Peneliti senior dan pendiri Lembaga Eijkman, Herawaty Sudoyo, 65, bercerita tentang dunia penelitian yang kerap dianggap ‘tak seksi’.
Orang awam mungkin membayangkan dunia penelitian sebagai ‘kering’ dan ‘tidak seksi’. Dan para peneliti adalah orang-orang nerd yang senang mengubur diri di laboratorium. Padahal kami sama normalnya dengan para profesional lain. Yang senior kayak saya umumnya suka fashion dan budaya, sedangkan yang muda-muda suka nonton film dan konser. Peneliti justru harus gaul supaya hidupnya balanced.
Kalau ‘kering’ dari segi materi, memang tidak terlalu salah, ha ha ha…. Bagi seorang peneliti, kepuasan batin nomor satu, terutama bila kami berhasil menemukan sesuatu yang berguna bagi sebanyak-banyaknya umat manusia. Dari sisi akademis kami juga terus didorong untuk mencapai jenjang akademis tertinggi (Ph.D). Peluang bagi peneliti untuk mendapatkan beasiswa sangat besar. Peneliti juga tak kenal pensiun—selama fisik dan otaknya masih bekerja dengan baik.

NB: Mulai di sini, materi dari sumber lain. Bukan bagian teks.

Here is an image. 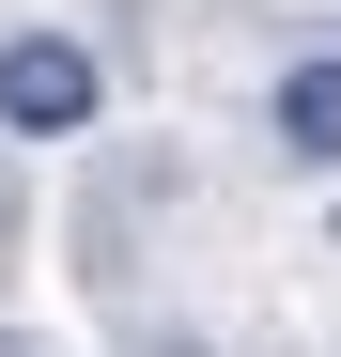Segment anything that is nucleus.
<instances>
[{"label":"nucleus","instance_id":"f257e3e1","mask_svg":"<svg viewBox=\"0 0 341 357\" xmlns=\"http://www.w3.org/2000/svg\"><path fill=\"white\" fill-rule=\"evenodd\" d=\"M109 63L78 31H0V140H93Z\"/></svg>","mask_w":341,"mask_h":357},{"label":"nucleus","instance_id":"f03ea898","mask_svg":"<svg viewBox=\"0 0 341 357\" xmlns=\"http://www.w3.org/2000/svg\"><path fill=\"white\" fill-rule=\"evenodd\" d=\"M264 140H279V171H341V47L279 63V93H264Z\"/></svg>","mask_w":341,"mask_h":357},{"label":"nucleus","instance_id":"7ed1b4c3","mask_svg":"<svg viewBox=\"0 0 341 357\" xmlns=\"http://www.w3.org/2000/svg\"><path fill=\"white\" fill-rule=\"evenodd\" d=\"M0 357H47V342H31V326H0Z\"/></svg>","mask_w":341,"mask_h":357},{"label":"nucleus","instance_id":"20e7f679","mask_svg":"<svg viewBox=\"0 0 341 357\" xmlns=\"http://www.w3.org/2000/svg\"><path fill=\"white\" fill-rule=\"evenodd\" d=\"M326 47H341V31H326Z\"/></svg>","mask_w":341,"mask_h":357},{"label":"nucleus","instance_id":"39448f33","mask_svg":"<svg viewBox=\"0 0 341 357\" xmlns=\"http://www.w3.org/2000/svg\"><path fill=\"white\" fill-rule=\"evenodd\" d=\"M326 233H341V218H326Z\"/></svg>","mask_w":341,"mask_h":357}]
</instances>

Menjadi peneliti sebenarnya bukanlah cita-cita awal saya. Saya dulu ingin jadi arsitek. Tapi di keluarga besar saya hanya ada satu dokter, paman saya. Ayah lantas mendorong saya untuk jadi dokter, dan ternyata saya diterima di FKUI (1971). Tapi karena saya menikah di tahun kedua dan punya anak di tahun ketiga, saya tidak jadi memilih jalur klinis dengan menjadi dokter, karena tak tega terus-terusan meninggalkan anak. Saya memilih masuk ke jalur praklinis dengan mempelajari ilmu-ilmu penunjang kedokteran, antara lain biologi dan kimia. Biarlah suami saya saja (Dr. dr. Aru Wisaksono Sudoyo, SpPD—red) yang jadi dokter klinis. Setelah mendalaminya, ternyata dunia penelitian itu mengasyikkan dan saya sangat menikmatinya.
Pekerjaan meneliti di lab adalah scientific art. Setiap orang bisa menemukan atau memodifikasi caranya sendiri. Sama seperti seni memasak, nama masakan, resep, dan cara membuatnya boleh sama, tapi rasa dan penampilan akhirnya bisa beda-beda tergantung tangan orang yang masak. Saat mengambil studi doktoral di Monash University, Australia, saya mengambil bidang biologi molekul, cabang biologi yang mengkaji kehidupan organisme pada skala molekul.
Pada dekade 90-an, bidang ini masih baru di dunia dan diprediksi akan booming di masa depan karena berdampak luas bagi kemaslahatan manusia. Saya merasa tertantang karena seolah dicemplungkan ke sebuah dunia baru. (Herawati dan Prof. Dr. Sangkot Marzuki—mentornya di Monash—lalu diminta untuk menghidupkan kembali Lembaga Eijkman, tapi kali ini dikhususkan untuk penelitian biologi molekul—red).
Di Indonesia, bidang ilmu ini baru menjadi perhatian publik saat terjadi bom bunuh diri di depan Kedutaan Besar Australia di Jakarta (2004). Eijkman bekerja sama dengan polisi mengidentifikasi tersangka pelaku—yang tubuhnya sudah menjadi serpihan—dengan pemeriksaan DNA. Hasilnya keluar dalam dua minggu, dan sangat memuaskan. Ini adalah terobosan baru yang baru pertama kali digunakan oleh polisi kita (Herawati dianugerahi Habibie Award 2008 sebagai peletak dasar pemeriksaan DNA bagi korban dan pelaku bom bunuh diri—red).
Penelitian DNA juga bisa dilakukan untuk mencari hubungan darah antara kelompok manusia di wilayah yang berbeda. Tim saya—bekerja sama dengan para peneliti dari Selandia Baru, AS, dan Prancis—belum lama ini berhasil menemukan pemetaan genetik yang menunjukkan adanya hubungan darah antara penduduk Indonesia dan penduduk Madagaskar di Afrika. Ini sangat menarik, karena sesungguhnya saat ini hampir tidak ada lagi manusia di dunia yang berdarah murni. Dengan kesadaran ini, seharusnya kita akan lebih mudah untuk memahami dan menerima konsep pluralitas.